Wales operates the Land Transaction Tax (LTT), administered by the Welsh Revenue Authority. LTT bands as of 2026 are 0% to £225,000, 6% to £400,000, 7.the band ceiling to £750,000, 10% to £1,500,000, and 12% above. There is no first-time-buyer relief in Wales — the £225,000 threshold is the universal zero band, which already accommodates most first-time purchases.
Both LBTT and LTT operate their own additional-dwelling surcharges (in Scotland, the Additional Dwelling Supplement of 6%; in Wales, the higher rate of LTT). The rules are administered separately from English SDLT; transactions straddling borders are uncommon but require specialist advice.
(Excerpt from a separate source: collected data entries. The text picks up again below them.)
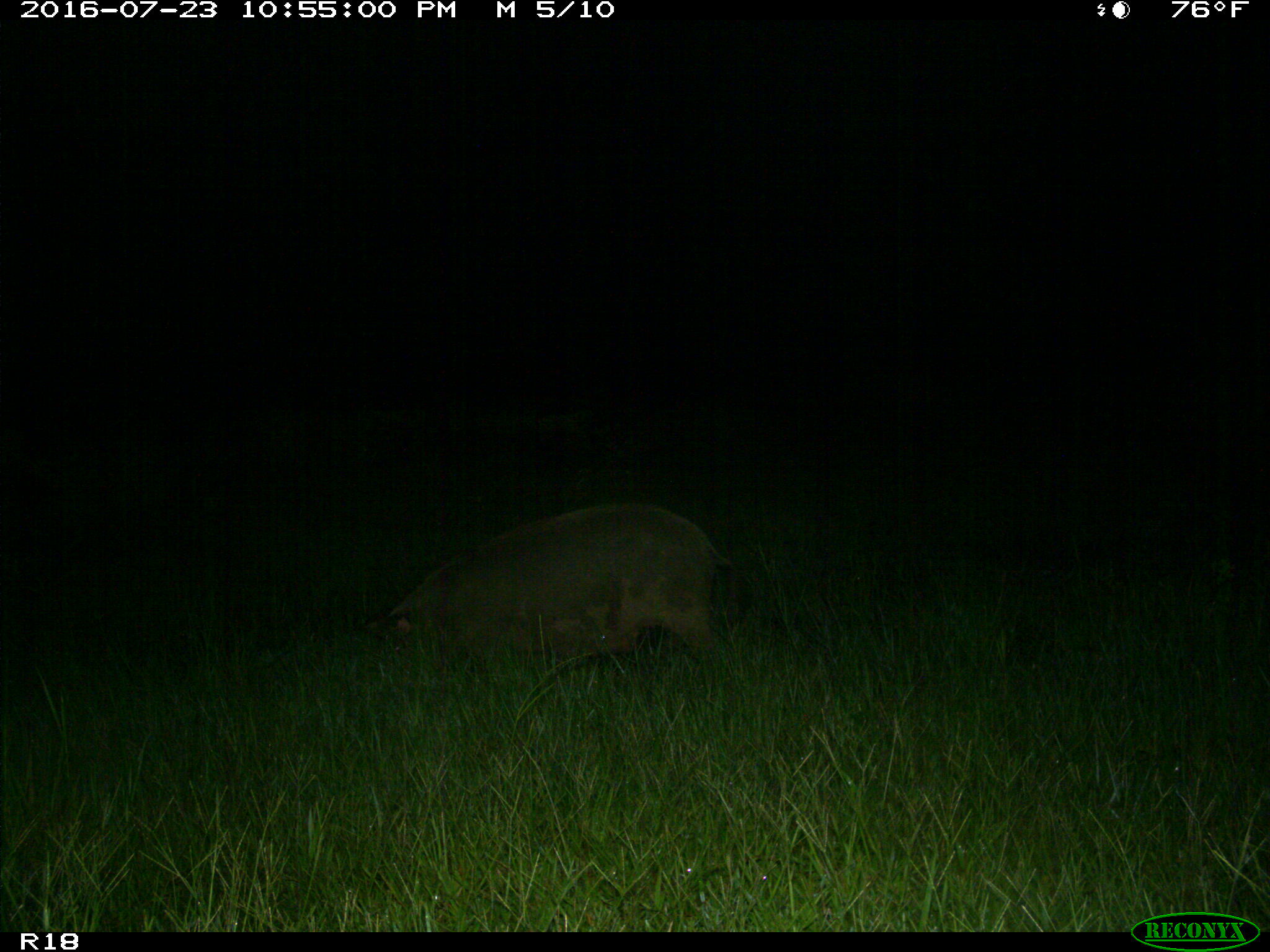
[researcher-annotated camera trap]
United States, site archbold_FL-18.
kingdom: Animalia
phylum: Chordata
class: Mammalia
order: Artiodactyla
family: Suidae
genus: Sus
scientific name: Sus scrofa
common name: wild boar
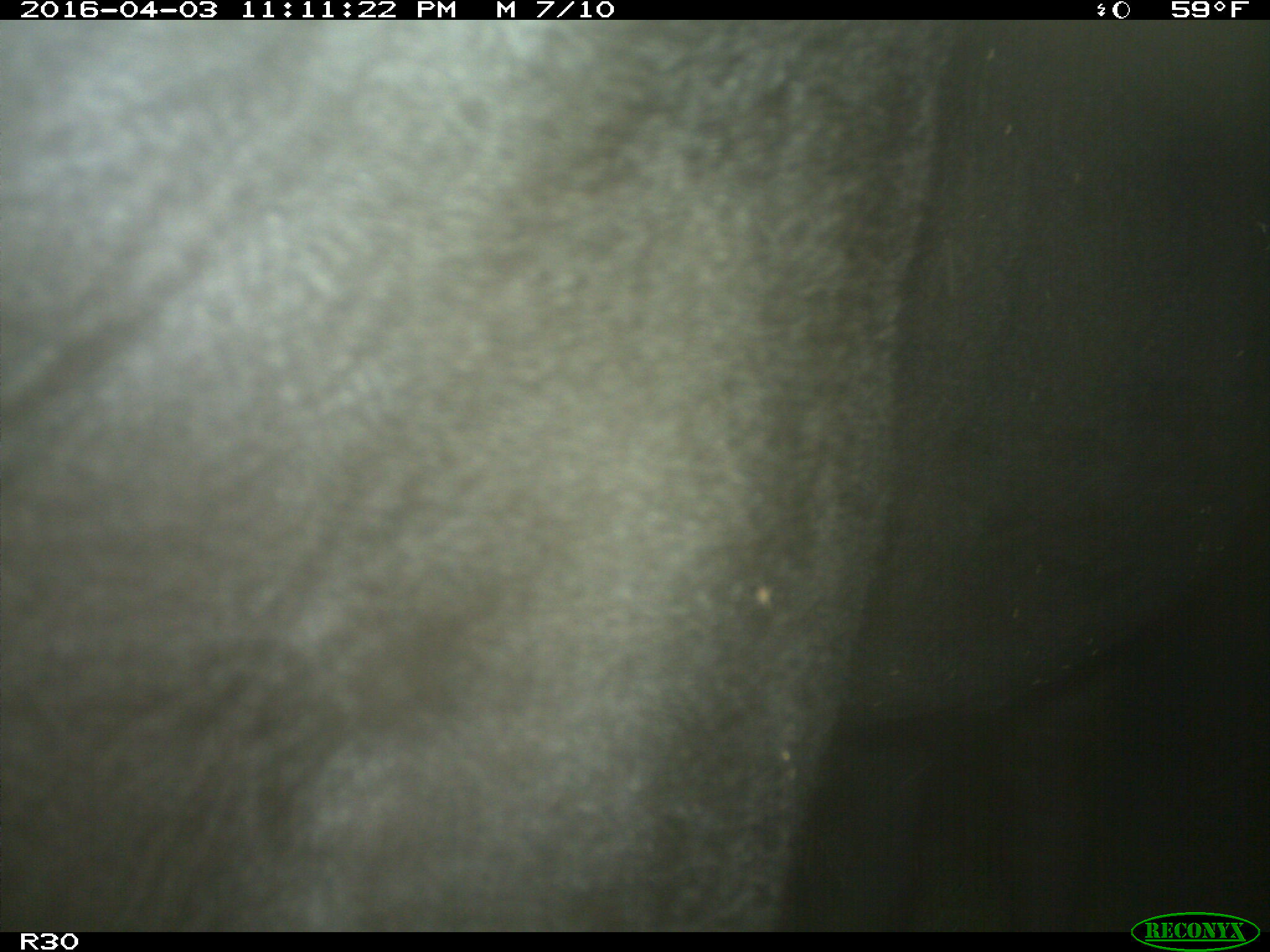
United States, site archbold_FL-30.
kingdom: Animalia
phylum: Chordata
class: Mammalia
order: Artiodactyla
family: Bovidae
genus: Bos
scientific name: Bos taurus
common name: domestic cow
When SDLT is paid and by whom
SDLT is paid by the buyer, not the seller. The conveyancer or solicitor acting for the buyer typically collects the SDLT amount alongside other completion funds and submits the SDLT return to HMRC within 14 days of completion. Late filing attracts penalties; the standard 14-day window has been progressively tightened from 30 days in earlier years.
For cash buyers, SDLT comes out of completion funds. For mortgage purchases, SDLT cannot be added to the mortgage itself — the buyer must have cash available at completion for the SDLT, the deposit, the conveyancer’s fees, and any other costs (survey, removal, mortgage product fee if not folded into the loan).
Reclaim is possible in specific scenarios — primarily when the second-home surcharge has been overpaid because the buyer’s previous primary residence sells within three years of the new purchase. Reclaim applications go through HMRC; processing typically takes weeks to months.
Frequently asked questions
UK mortgage rate snapshot — selected LTV bands
| LTV band | 2-yr fix avg (%) | 5-yr fix avg (%) | Notes |
|---|---|---|---|
| 60% LTV | 4.21 | 4.18 | Best-buy tier, large deposit |
| 75% LTV | 4.38 | 4.32 | Common move-up tier |
| 85% LTV | 4.61 | 4.55 | Mainstream first-time buyer |
| 90% LTV | 4.89 | 4.78 | First-time buyer + small deposit |
| 95% LTV | 5.32 | 5.15 | High-LTV; sometimes requires guarantor |
"The Bank of England Bank Rate sets the floor for UK mortgage pricing — but lender margins, LTV-band step-ups, and Affordability Test arithmetic determine the actual rate you pay."